Dans de rares cas, on rencontre la possibilité de se trouver en présence d’un enfant maltraité. En cas de doute, par exemple lorsque les parents donnent des versions différentes de l’accident, qu’ils ont tardé à consulter ou que le type de brûlure ne concorde pas avec leur histoire, il est de notre devoir de consulter les professionnels appropriés.

L’équipe interdisciplinaire

Dans le traitement des brûlures en pédiatrie, l’enfant et sa famille peuvent compter sur une équipe comprenant un grand nombre d’intervenants travaillant de façon complémentaire en interdisciplinarité. Les professionnels de la physiothérapie sont donc appelés à collaborer avec divers professionnels, dont l’ergothérapeute, l’infirmière, le médecin, le chirurgien plastique, le nutritionniste, le travailleur social, le psychologue, l’anesthésiste ainsi que les intervenants de la clinique de la douleur pour ne nommer que ceux-là. Cette équipe est primordiale à la réussite du traitement des brûlés. 

Le physiothérapeute et l’ergothérapeute ont des rôles complémentaires d’une grande importance. Ces professionnels travaillent en collaboration étroite avec l’équipe dans le but d’éviter des séquelles fonctionnelles et esthétiques à court, moyen et long terme, et ce, tout au long de la croissance. 

Et après…

Avec les enfants, le continuum de soins se poursuit généralement jusqu’à la fin de leur croissance. Tout au long de la période de croissance, les chirurgies reconstructives peuvent être nombreuses pour traiter les rétractions causées par les cicatrices et la peau qui a perdu son élasticité sur un corps qui grandit malgré tout. Chaque chirurgie impliquera un retour en physiothérapie afin de reprendre l’ensemble des traitements et d’optimiser le retour à la fonction.
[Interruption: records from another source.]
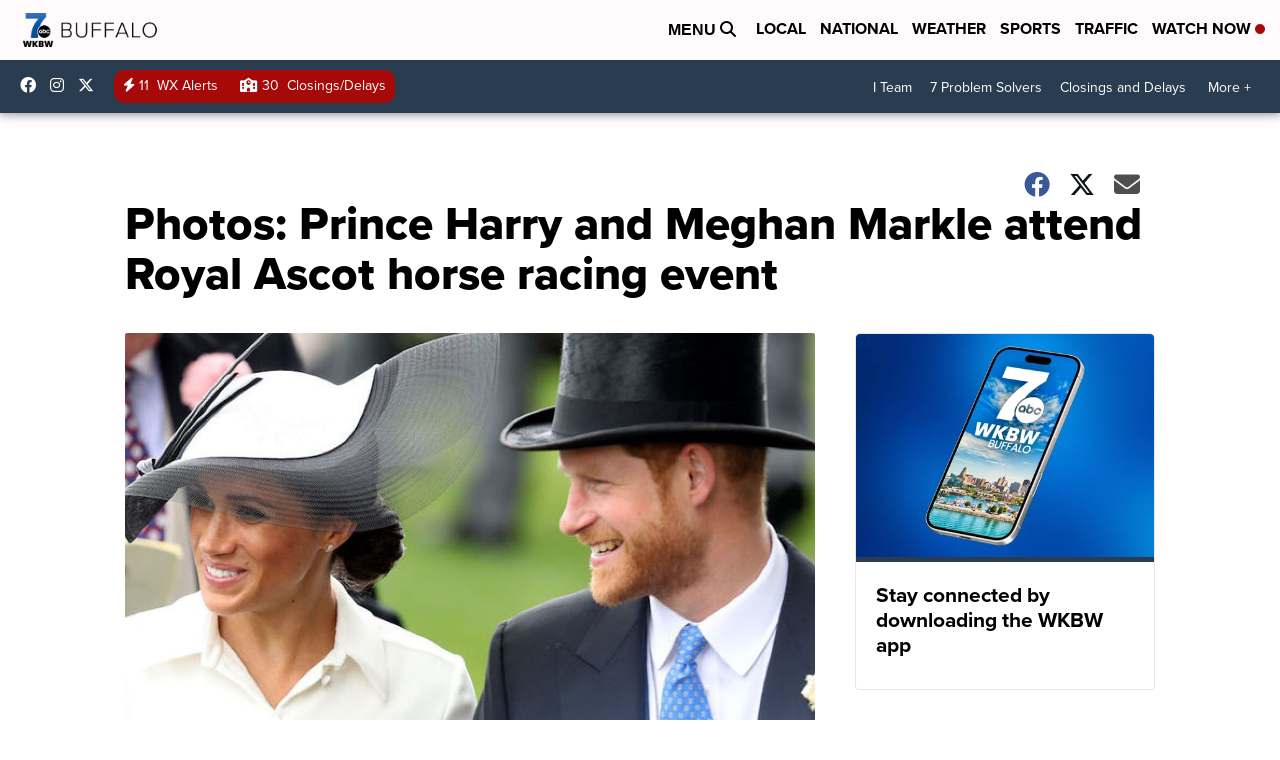

--- FILE ---
content_type: application/javascript; charset=utf-8
request_url: https://fundingchoicesmessages.google.com/f/AGSKWxW65ixkQ6oqcMztFctbK8Bm3SN9w7iZzPQAQg0wb1DcNaXCDGnwN7PJLdnxDELjQzk0le_ulq9OxzGp7WwpCGK5HadkwdZSiCscZ6WbHCkSAHWSIkT77l_blmm6P7STO1NYVshBI8kkUwv-t51ryibNtsn4ZN6jwb9ZgqNm3meritwDuB1akoRBHnAK/_/AD-970x90./ad-int-/ad_render_/ads_redirect.-ad-util-
body_size: -1290
content:
window['96a6f083-3152-45b9-a0e8-549d34282688'] = true;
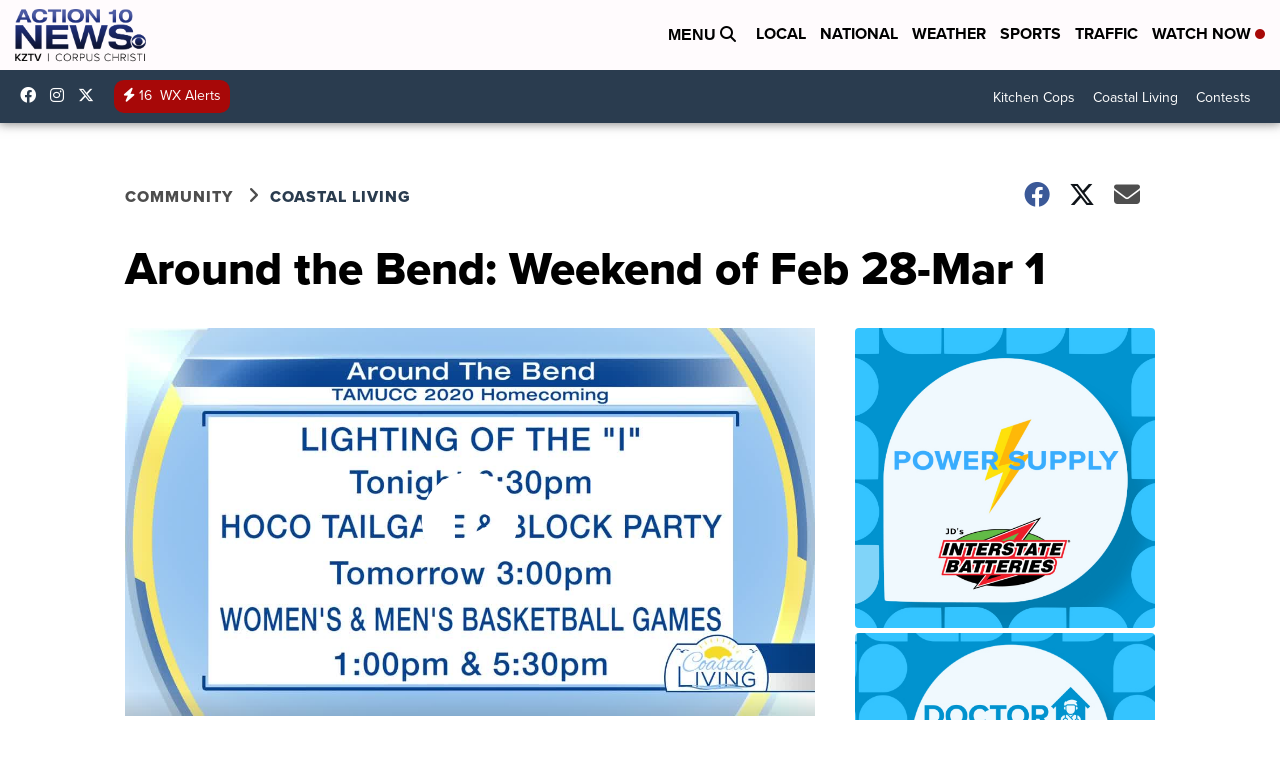

--- FILE ---
content_type: application/javascript; charset=utf-8
request_url: https://fundingchoicesmessages.google.com/f/AGSKWxUXWpzxTec_WfraMlNV-IRaxEiL78eHcAazvBPnAaUO8D8DofZB_r-KW7TXw5SzeHEIutorDzuw4uoMYFLTS4zVXJp3dsNsMLVQN8ImQOEsuu7k-BYTN_3hHPnhrOTfirX2v4w9UyFMbjNmwwpUqwLiI5tBCLw1xccDav7hJ6wGSQrkkhcmCy_CZ2HW/_-advert2./usernext./display_ad/336x280./searchAdsIframe.
body_size: -1290
content:
window['bdebdf4c-376d-42ed-bab1-9e145db187ff'] = true;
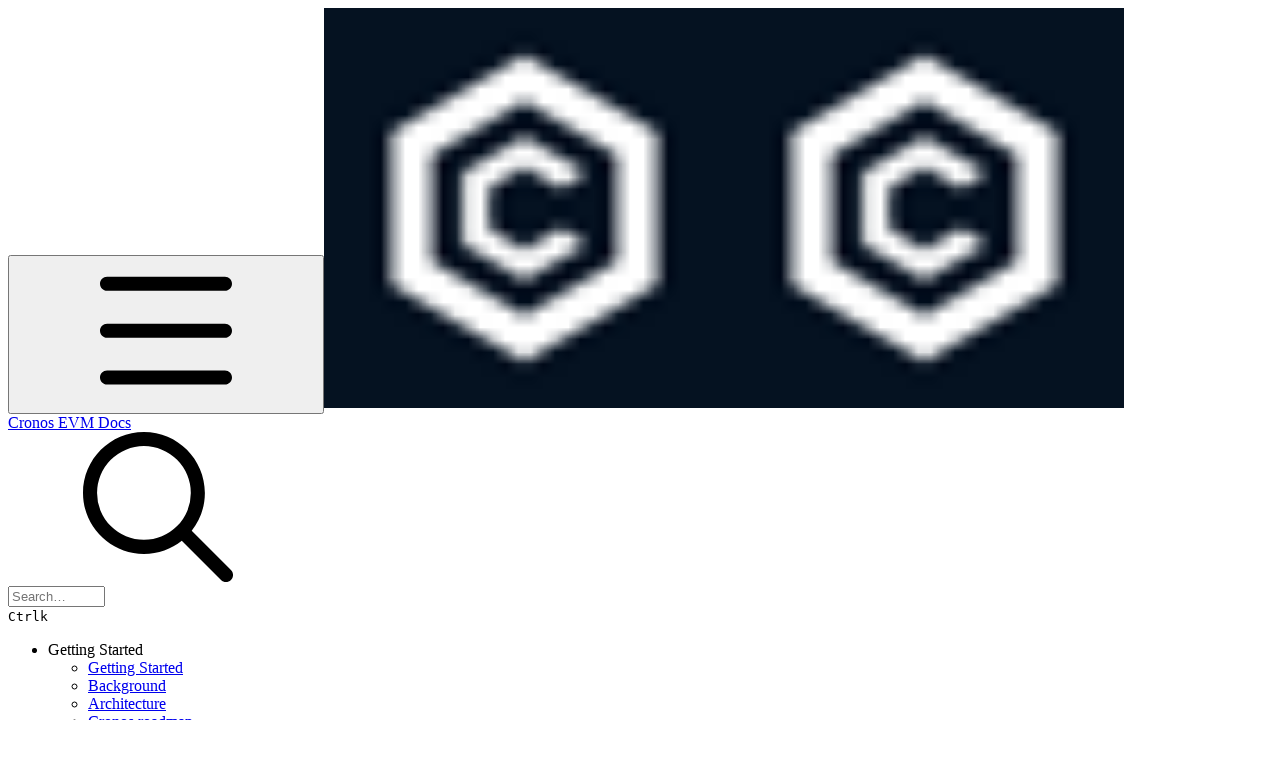

--- FILE ---
content_type: image/svg+xml
request_url: https://ka-p.fontawesome.com/releases/v6.6.0/svgs/regular/brain-circuit.svg?v=2&token=a463935e93
body_size: 766
content:
<svg xmlns="http://www.w3.org/2000/svg" viewBox="0 0 512 512"><!--! Font Awesome Pro 6.6.0 by @fontawesome - https://fontawesome.com License - https://fontawesome.com/license (Commercial License) Copyright 2024 Fonticons, Inc. --><path d="M192 48c22.1 0 40 17.9 40 40l0 40-19.3 0c-6.2-14.1-20.3-24-36.7-24c-22.1 0-40 17.9-40 40s17.9 40 40 40c16.4 0 30.5-9.9 36.7-24l19.3 0 0 96-40 0c-26.5 0-48 21.5-48 48l0 11.3c-14.1 6.2-24 20.3-24 36.7c0 22.1 17.9 40 40 40s40-17.9 40-40c0-16.4-9.9-30.5-24-36.7l0-11.3c0-8.8 7.2-16 16-16l40 0 0 132c0 24.3-19.7 44-44 44c-17.8 0-33.2-10.6-40.1-25.9c-3.8-8.4-12-13.9-21.2-14.1c-25.9-.7-46.7-21.9-46.7-48c0-2.6 .2-5.2 .6-7.6c1.4-8.5-2-17.1-8.7-22.5C57.3 334.1 48 316.2 48 296c0-19.3 8.5-36.6 22.1-48.3c8-6.9 10.5-18.3 6.1-28c-2.7-6-4.2-12.6-4.2-19.7c0-18.8 10.8-35.1 26.7-43c8.1-4 13.3-12.3 13.3-21.3c.1-19.3 11.7-36 28.3-43.5c6.4-2.9 11.3-8.5 13.2-15.3C158.3 60.2 173.8 48 192 48zm-4 464c26.9 0 51.2-11.6 68-30c16.8 18.5 41.1 30 68 30c32.2 0 60.5-16.5 76.9-41.5c45-8 79.1-47.3 79.1-94.5c0-.5 0-1.1 0-1.6c19.8-20.2 32-47.9 32-78.4c0-27.8-10.1-53.2-26.8-72.7C487 215.8 488 208 488 200c0-32.6-16.3-61.5-41.1-78.8c-4.5-28.9-21.8-53.5-45.9-67.8C387.5 22 356.3 0 320 0c-25.2 0-48 10.6-64 27.6C240 10.6 217.2 0 192 0c-36.3 0-67.5 22-80.9 53.4C86.9 67.7 69.6 92.3 65.1 121.2C40.3 138.5 24 167.4 24 200c0 8 1 15.8 2.8 23.3C10.1 242.8 0 268.2 0 296c0 30.5 12.2 58.2 32 78.4c0 .5 0 1.1 0 1.6c0 47.3 34.1 86.5 79.1 94.5c16.4 25 44.7 41.5 76.9 41.5zm136-48c-24.3 0-44-19.7-44-44l0-68 51.3 0c6.2 14.1 20.3 24 36.7 24c22.1 0 40-17.9 40-40s-17.9-40-40-40c-16.4 0-30.5 9.9-36.7 24L280 320l0-160 40 0c8.8 0 16 7.2 16 16l0 11.3c-14.1 6.2-24 20.3-24 36.7c0 22.1 17.9 40 40 40s40-17.9 40-40c0-16.4-9.9-30.5-24-36.7l0-11.3c0-26.5-21.5-48-48-48l-40 0 0-40c0-22.1 17.9-40 40-40c18.2 0 33.7 12.2 38.5 28.9c1.9 6.8 6.8 12.4 13.2 15.3c16.6 7.5 28.2 24.1 28.3 43.5c.1 9.1 5.2 17.3 13.3 21.3c15.9 7.9 26.7 24.2 26.7 43c0 7.1-1.5 13.7-4.2 19.7c-4.4 9.7-1.9 21 6.1 28c13.5 11.8 22.1 29 22.1 48.3c0 20.2-9.3 38.1-23.9 49.9c-6.7 5.4-10 14-8.7 22.5c.4 2.5 .6 5 .6 7.6c0 26.1-20.8 47.3-46.7 48c-9.2 .3-17.4 5.7-21.2 14.1C357.2 453.4 341.8 464 324 464zM176 128a16 16 0 1 1 0 32 16 16 0 1 1 0-32zM160 336a16 16 0 1 1 0 32 16 16 0 1 1 0-32zM336 224a16 16 0 1 1 32 0 16 16 0 1 1 -32 0zm32 96a16 16 0 1 1 0 32 16 16 0 1 1 0-32z"/></svg>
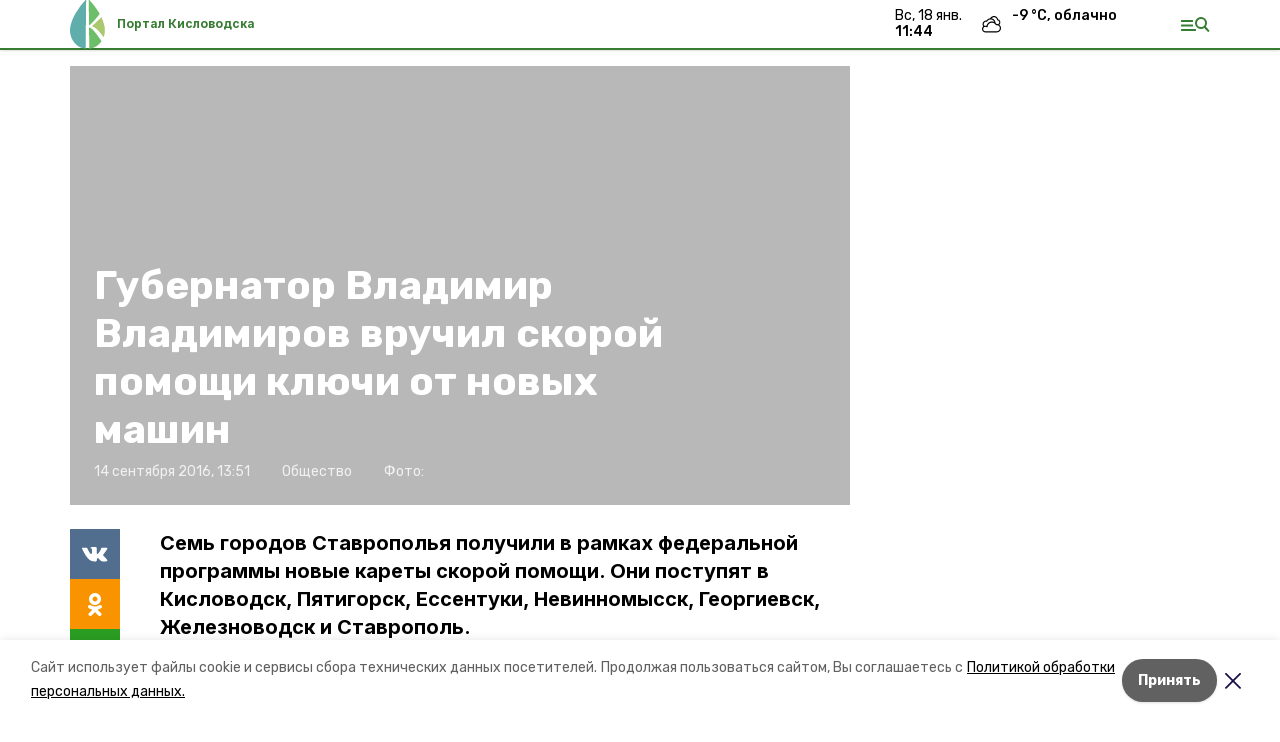

--- FILE ---
content_type: application/javascript; charset=UTF-8
request_url: https://kislovodskiy.ru/_next/static/chunks/3825.7483ba267075639a.js
body_size: 1463
content:
(self.webpackChunk_N_E=self.webpackChunk_N_E||[]).push([[3825],{83825:function(e,r,n){"use strict";n.r(r),n.d(r,{default:function(){return m}});var s=n(85893),t=n(67294),i=n(73749),l=(n(60956),n(67813)),a=n.n(l),c=n(12118),u=n(43920),o=n.n(u),d=function(e){var r,n,i=e.images,l=e.setFsVisible,a=e.startIndex,c=function(e){if(i.length){var r=d+e;!i[r]&&e>0?r=0:!i[r]&&e<0&&(r=i.length-1),m(r)}},u=(0,t.useState)(a),d=u[0],m=u[1],f="url(".concat(null===(r=i[d])||void 0===r?void 0:r.image_1600,")");return(0,s.jsxs)("div",{className:o().fullscreen,children:[(0,s.jsx)("div",{className:o().img,style:{backgroundImage:f,filter:"brightness(".concat(100-(null===(n=i[d])||void 0===n?void 0:n.apply_blackout),"%)")}}),(0,s.jsx)("button",{className:o().exit,onClick:function(){return l(!1)}}),(0,s.jsx)("button",{className:o().prev,onClick:function(){return c(-1)}}),(0,s.jsx)("button",{className:o().next,onClick:function(){return c(1)}})]})},m=function(e){var r=e.item,n=(0,t.useRef)(null),l=(0,t.useRef)(null),u=(0,t.useRef)(null),o=(0,t.useRef)(null),m=(0,t.useState)(0),f=m[0],x=m[1],v=(0,t.useState)(!1),p=v[0],g=v[1];return(0,t.useEffect)((function(){if(n.current&&o.current&&l.current&&u.current){var e=n.current.clientWidth,r=Math.round(9*e/16);n.current.style.width="".concat(e,"px"),n.current.style.height="".concat(r,"px"),o.current.style.width="".concat(e,"px");var s=new i.Z(o.current,{slidesPerView:e/90,freeMode:!0,watchSlidesVisibility:!0,watchSlidesProgress:!0,threshold:5}),t=new i.Z(n.current,{preloadImages:!1,lazy:{loadPrevNext:!0},speed:400,keyboard:!0,navigation:{nextEl:l.current,prevEl:u.current},thumbs:{swiper:s},threshold:5});return t.on("slideChange",(function(){return x(t.realIndex)})),function(){s.destroy(!0,!1),t.destroy(!0,!1)}}}),[]),(0,s.jsxs)("div",{className:"bg-gray-200 relative",children:[(0,s.jsx)("button",{className:a().fs,onClick:function(){return g(!0)}}),p&&(0,s.jsx)(d,{images:r.images,setFsVisible:g,startIndex:f}),(0,s.jsxs)("div",{ref:n,className:"swiper-container ".concat(a().gallery),children:[(0,s.jsx)("div",{className:"swiper-wrapper",children:r.images.map((function(e,r){return(0,s.jsxs)("div",{className:"swiper-slide",role:"button",tabIndex:r,onClick:function(){return g(!0)},onKeyDown:function(){return g(!0)},children:[(0,s.jsx)("img",{"data-src":e.image_800,alt:e.description||"",className:"swiper-lazy ".concat(a().img," cursor-pointer"),style:{filter:"brightness(".concat(100-e.apply_blackout,"%)")}}),(0,s.jsx)("div",{className:"swiper-lazy-preloader"})]},r)}))}),(0,s.jsx)("div",{ref:l,className:"swiper-button-next"}),(0,s.jsx)("div",{ref:u,className:"swiper-button-prev"})]}),(0,s.jsx)("div",{ref:o,className:"swiper-container ".concat(a().thumbs),children:(0,s.jsx)("div",{className:"swiper-wrapper",children:r.images.map((function(e,r){return(0,s.jsx)("div",{className:"swiper-slide",children:(0,s.jsx)("img",{className:a().img,src:e.image_250,alt:e.url})},r)}))})}),(0,s.jsx)(c.Z,{image:r.images[f]})]})}},12118:function(e,r,n){"use strict";n.d(r,{H:function(){return l}});var s=n(85893),t=n(75591),i=n.n(t);function l(e,r){var n=(null===r||void 0===r?void 0:r.isVideo)?"\u0412\u0438\u0434\u0435\u043e":"\u0424\u043e\u0442\u043e";return(null===e||void 0===e?void 0:e.author)||(null===e||void 0===e?void 0:e.source)?"".concat(n,": ").concat(e.author||""," ").concat(e.source||""):""}r.Z=function(e){var r=e.image,n=e.isVideo;if(!r)return null;var t=l(r,{isVideo:void 0!==n&&n});return(0,s.jsxs)("div",{className:i().imageText,children:[r.description&&(0,s.jsx)("div",{className:"mb-1",children:r.description}),t&&(0,s.jsx)("div",{className:"text-gray-600",children:t})]})}},67813:function(e){e.exports={fs:"Gallery_fs__EklJe",gallery:"Gallery_gallery__mIMu7",img:"Gallery_img__ftjro",thumbs:"Gallery_thumbs__PKMdy"}},43920:function(e){e.exports={fullscreen:"GalleryFullscreen_fullscreen__qSKkg",img:"GalleryFullscreen_img__WptM0",prev:"GalleryFullscreen_prev__HTT0L",next:"GalleryFullscreen_next__wtAnW",exit:"GalleryFullscreen_exit__ZhdNE"}},75591:function(e){e.exports={imageText:"PhotoText_imageText__MdvLm"}},60956:function(){}}]);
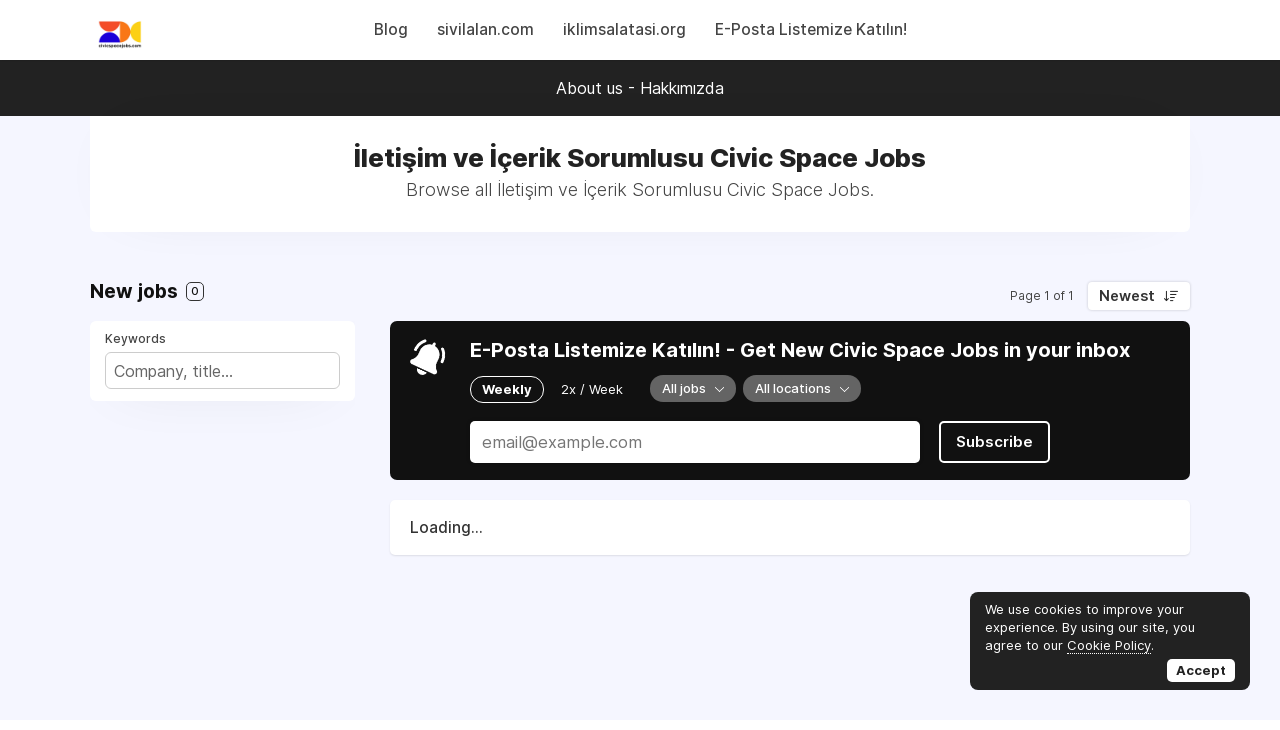

--- FILE ---
content_type: text/html; charset=utf-8
request_url: https://www.google.com/recaptcha/api2/aframe
body_size: 267
content:
<!DOCTYPE HTML><html><head><meta http-equiv="content-type" content="text/html; charset=UTF-8"></head><body><script nonce="maVxsYCPBoEZSOY5WHtbGQ">/** Anti-fraud and anti-abuse applications only. See google.com/recaptcha */ try{var clients={'sodar':'https://pagead2.googlesyndication.com/pagead/sodar?'};window.addEventListener("message",function(a){try{if(a.source===window.parent){var b=JSON.parse(a.data);var c=clients[b['id']];if(c){var d=document.createElement('img');d.src=c+b['params']+'&rc='+(localStorage.getItem("rc::a")?sessionStorage.getItem("rc::b"):"");window.document.body.appendChild(d);sessionStorage.setItem("rc::e",parseInt(sessionStorage.getItem("rc::e")||0)+1);localStorage.setItem("rc::h",'1768880088271');}}}catch(b){}});window.parent.postMessage("_grecaptcha_ready", "*");}catch(b){}</script></body></html>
Dans le contexte des brûlures, il est important d’agir en amont et de prévenir les accidents qui ont des impacts majeurs sur les enfants. Plusieurs outils sont d’ailleurs offerts à ce sujet[1].

Comme professionnel de la physiothérapie, une bonne gestion des émotions et de la créativité sont des qualités essentielles à posséder pour prodiguer ces traitements. C’est évidemment un défi de travailler avec des enfants qui ont subi de tels traumatismes, mais c’est un travail réellement gratifiant !


[1] - Hôpital de Montréal pour enfants. Les brûlures par liquide chaud [http://www.hopitalpourenfants.com/info-sante/traumatologie/brulure-par-liquide-chaud] (site consulté le 27 mai 2014).
- Hôpital de Montréal pour enfants. Les brûlures infotheque.cusm.ca/Files/21/2105fr.pdf] (site consulté le 27 mai 2014).